Entries:
(begin)

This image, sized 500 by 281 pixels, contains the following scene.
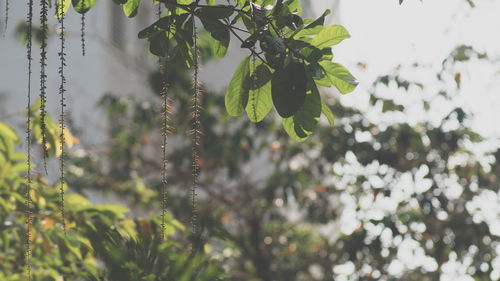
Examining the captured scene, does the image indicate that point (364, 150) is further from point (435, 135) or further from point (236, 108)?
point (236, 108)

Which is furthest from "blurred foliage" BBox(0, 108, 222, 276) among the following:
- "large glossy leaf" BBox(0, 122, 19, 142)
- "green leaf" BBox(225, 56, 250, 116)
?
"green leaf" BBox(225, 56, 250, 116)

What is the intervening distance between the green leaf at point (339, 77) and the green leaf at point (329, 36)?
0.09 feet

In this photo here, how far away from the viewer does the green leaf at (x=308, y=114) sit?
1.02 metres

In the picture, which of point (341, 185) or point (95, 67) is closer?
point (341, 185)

(end)
(begin)

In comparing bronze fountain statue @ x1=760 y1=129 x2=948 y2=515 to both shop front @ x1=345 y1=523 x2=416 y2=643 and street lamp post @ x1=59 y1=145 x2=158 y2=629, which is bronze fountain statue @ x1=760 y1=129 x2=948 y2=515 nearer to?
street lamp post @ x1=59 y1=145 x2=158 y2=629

(end)
(begin)

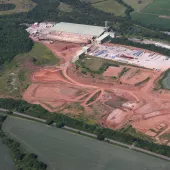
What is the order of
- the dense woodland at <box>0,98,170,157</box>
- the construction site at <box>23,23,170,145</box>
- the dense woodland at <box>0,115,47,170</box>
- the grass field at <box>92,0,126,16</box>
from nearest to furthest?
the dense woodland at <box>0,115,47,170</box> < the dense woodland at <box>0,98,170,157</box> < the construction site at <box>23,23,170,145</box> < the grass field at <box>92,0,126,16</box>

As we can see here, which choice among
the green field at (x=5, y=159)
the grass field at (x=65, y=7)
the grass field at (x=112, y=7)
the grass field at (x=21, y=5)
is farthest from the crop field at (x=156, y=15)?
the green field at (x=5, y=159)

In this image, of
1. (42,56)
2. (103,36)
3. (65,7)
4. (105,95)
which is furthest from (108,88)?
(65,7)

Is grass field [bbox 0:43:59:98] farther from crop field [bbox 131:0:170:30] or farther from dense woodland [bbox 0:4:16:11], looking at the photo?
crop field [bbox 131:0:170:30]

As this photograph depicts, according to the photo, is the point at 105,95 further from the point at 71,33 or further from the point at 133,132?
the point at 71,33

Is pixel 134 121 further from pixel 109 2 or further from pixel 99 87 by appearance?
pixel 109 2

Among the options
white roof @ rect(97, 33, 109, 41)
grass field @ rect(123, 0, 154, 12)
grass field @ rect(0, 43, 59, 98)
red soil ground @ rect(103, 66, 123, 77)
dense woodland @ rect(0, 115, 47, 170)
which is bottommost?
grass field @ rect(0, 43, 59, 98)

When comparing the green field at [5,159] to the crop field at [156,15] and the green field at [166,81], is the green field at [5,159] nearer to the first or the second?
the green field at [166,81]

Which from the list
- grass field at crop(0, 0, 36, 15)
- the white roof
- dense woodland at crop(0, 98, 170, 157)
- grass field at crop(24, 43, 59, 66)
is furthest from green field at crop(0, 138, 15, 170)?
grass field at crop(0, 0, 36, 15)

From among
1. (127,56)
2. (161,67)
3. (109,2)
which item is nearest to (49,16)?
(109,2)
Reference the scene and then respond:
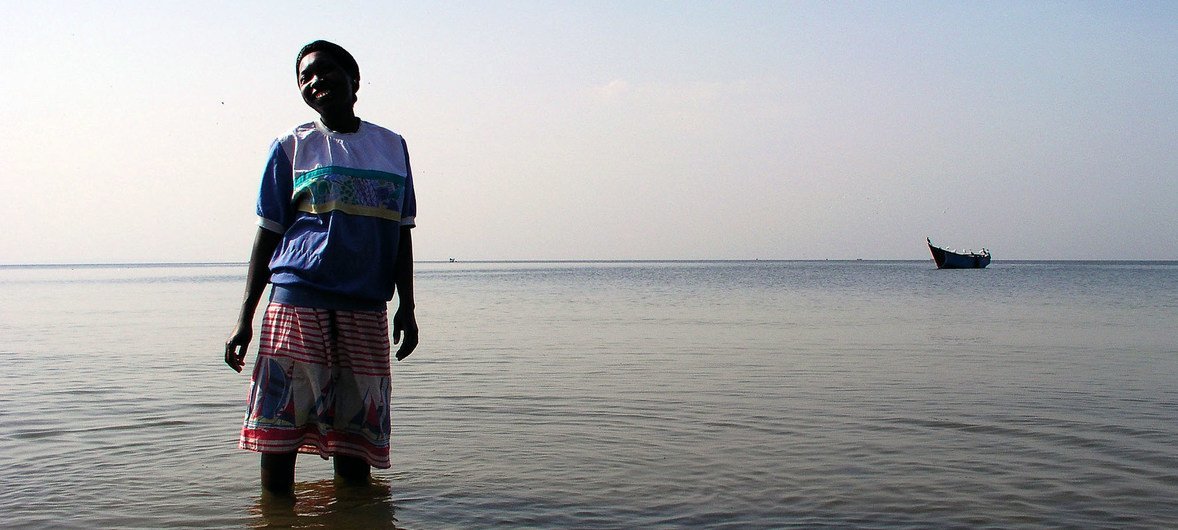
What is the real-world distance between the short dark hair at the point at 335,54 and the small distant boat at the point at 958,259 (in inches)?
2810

(end)

To do:
Please pick out every line above that contains the word "grass" and copy each one.

Solution to this exercise:
- the grass field at <box>92,0,126,16</box>
the dense woodland at <box>0,115,47,170</box> < the dense woodland at <box>0,98,170,157</box> < the construction site at <box>23,23,170,145</box> < the grass field at <box>92,0,126,16</box>
the grass field at (x=65, y=7)
the grass field at (x=112, y=7)
the grass field at (x=21, y=5)
Is grass field [bbox 0:43:59:98] farther from crop field [bbox 131:0:170:30] or farther from dense woodland [bbox 0:4:16:11], looking at the photo?
grass field @ rect(123, 0, 154, 12)
grass field @ rect(0, 43, 59, 98)
grass field @ rect(0, 43, 59, 98)
- grass field at crop(0, 0, 36, 15)
- grass field at crop(24, 43, 59, 66)
grass field at crop(0, 0, 36, 15)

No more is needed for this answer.